This calculator helps you determine the net operating income for a rental property. Here is how to use it:

  1. Enter your monthly rent. This is the gross rent you collect from tenants each month. If you have not yet rented the property, use comparable rental listings in the area to estimate.
  2. Add other monthly income. This includes any additional income from the property such as laundry fees, parking fees, storage rentals, or pet rent. Enter 0 if there is no additional income.
  3. Set the vacancy rate. A 5% vacancy rate assumes roughly 2-3 weeks of vacancy per year during tenant turnover. Increase this for areas with higher turnover or seasonal demand.
  4. Enter monthly operating expenses. Include property tax, insurance, maintenance, property management, utilities, and any other recurring costs. Do not include mortgage payments, as NOI is calculated before debt service.

Results update instantly as you type. The breakdown grid shows gross income, effective income after vacancy, total expenses, and the expense ratio. Use the Share button to send a pre-filled link, or Copy to grab the result.

About Net Operating Income

Net operating income (NOI) is one of the most important metrics in real estate investing. It measures how much income a property generates after paying all operating expenses, but before accounting for mortgage payments, capital expenditures, or income taxes.
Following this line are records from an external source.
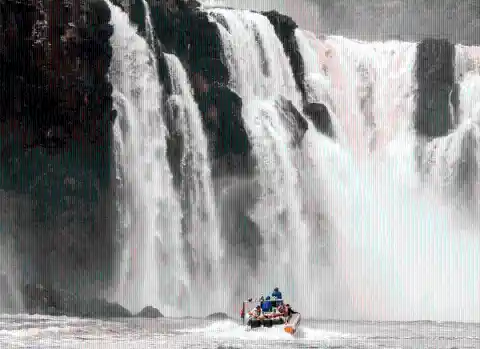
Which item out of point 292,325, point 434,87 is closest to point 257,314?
point 292,325

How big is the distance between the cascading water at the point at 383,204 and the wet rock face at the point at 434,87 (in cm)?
78

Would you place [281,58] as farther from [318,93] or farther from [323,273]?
[323,273]

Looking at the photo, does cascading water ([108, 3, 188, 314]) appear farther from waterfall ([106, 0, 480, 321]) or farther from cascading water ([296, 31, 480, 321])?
cascading water ([296, 31, 480, 321])

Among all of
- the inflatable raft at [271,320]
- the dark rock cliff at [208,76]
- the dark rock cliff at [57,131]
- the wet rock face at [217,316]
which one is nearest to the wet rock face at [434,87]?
the dark rock cliff at [208,76]

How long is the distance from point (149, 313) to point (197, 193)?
9875 millimetres

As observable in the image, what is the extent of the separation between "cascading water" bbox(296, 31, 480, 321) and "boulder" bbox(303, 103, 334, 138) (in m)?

Lenders and investors rely on NOI to evaluate a property's ability to generate cash flow and to calculate cap rate.

A higher NOI means more income available to cover debt service or return to investors. The expense ratio shows what percentage of effective income goes to operating costs. A lower expense ratio indicates a more efficiently managed property. Typical expense ratios for residential rentals range from 35% to 50%.

All calculations run entirely in your browser. We never see or store your financial data.

Frequently Asked Questions

What is net operating income in real estate?

Net operating income (NOI) is the annual income a property produces after subtracting all operating expenses from effective gross income. Operating expenses include property tax, insurance, maintenance, management fees, and utilities. NOI does not include mortgage payments, capital improvements, or income taxes. It is the core metric used to determine a property's value and cap rate.

Does NOI include mortgage payments?

No. NOI is calculated before debt service (mortgage payments). This is intentional because it allows investors and lenders to evaluate the property's income-producing ability independent of how it is financed. Different buyers may have different loan terms, so NOI provides a level comparison. To see income after the mortgage, use a cash flow calculator instead.

What is a good expense ratio for rental property?

For residential rental properties, an expense ratio between 35% and 50% is typical. Properties with newer construction, fewer amenities, or tenant-paid utilities tend to have lower expense ratios. Older properties, multi-unit buildings with common areas, or properties where the owner pays utilities tend to have higher ratios. An expense ratio above 50% may signal high maintenance costs or inefficient management.

How is NOI used to calculate cap rate?

Cap rate equals NOI divided by the property's purchase price or market value, expressed as a percentage. For example, if a property has an NOI of $16,200 and is priced at $300,000, the cap rate is 5.4%. Cap rate is the standard metric for comparing investment properties because it normalizes returns across different price points and markets.